::: LISTED ENTRIES
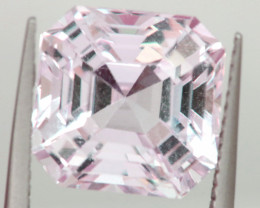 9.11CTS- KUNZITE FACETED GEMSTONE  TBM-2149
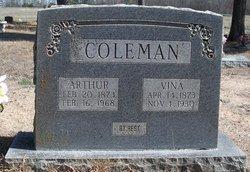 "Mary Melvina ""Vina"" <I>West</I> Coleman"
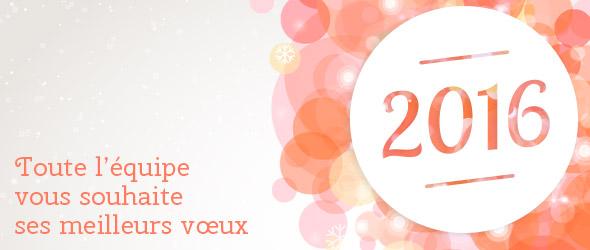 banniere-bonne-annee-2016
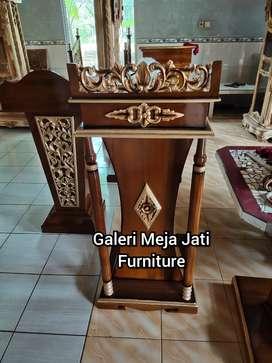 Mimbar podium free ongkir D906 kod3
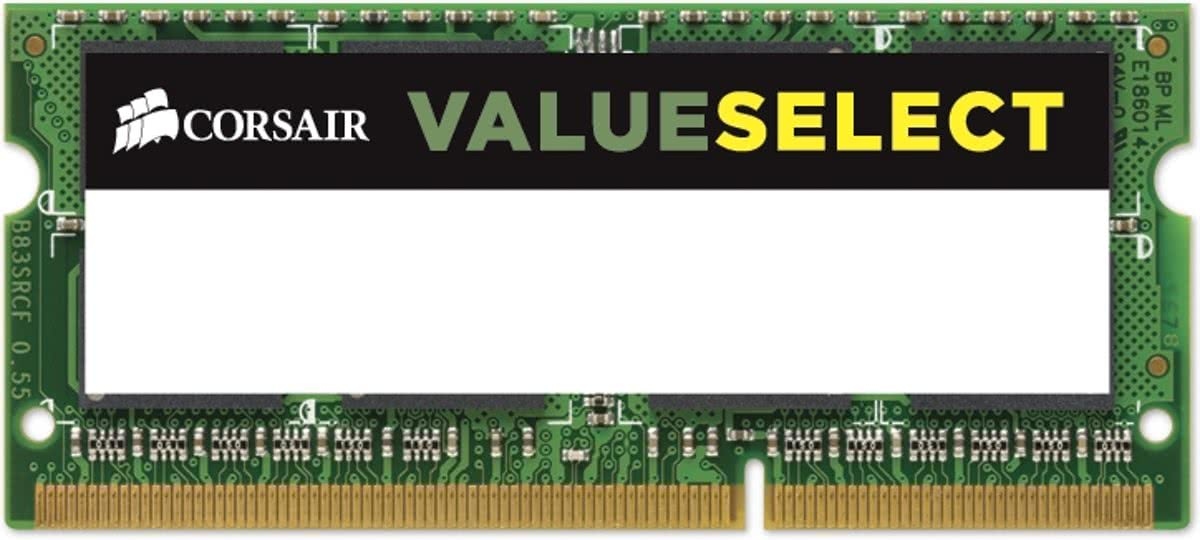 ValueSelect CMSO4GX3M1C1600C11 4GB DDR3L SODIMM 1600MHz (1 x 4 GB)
::::::
::: LISTED ENTRIES
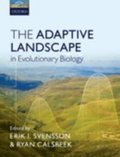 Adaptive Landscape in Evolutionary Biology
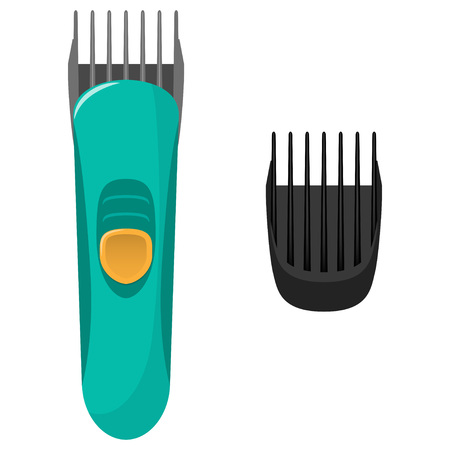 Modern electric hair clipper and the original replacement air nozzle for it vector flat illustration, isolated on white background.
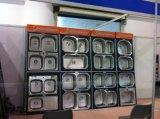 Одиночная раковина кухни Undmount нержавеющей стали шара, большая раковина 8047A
::::::
* TASK TO CARRY OUT: Using the entries above, transcribe exactly from the line that has "Mimbar podium free ongkir D906 kod3" through the line that has "ValueSelect CMSO4GX3M1C1600C11 4GB". Pictures are dropped.

* ANSWER TO THE EXERCISE:
 Mimbar podium free ongkir D906 kod3
 ValueSelect CMSO4GX3M1C1600C11 4GB DDR3L SODIMM 1600MHz (1 x 4 GB)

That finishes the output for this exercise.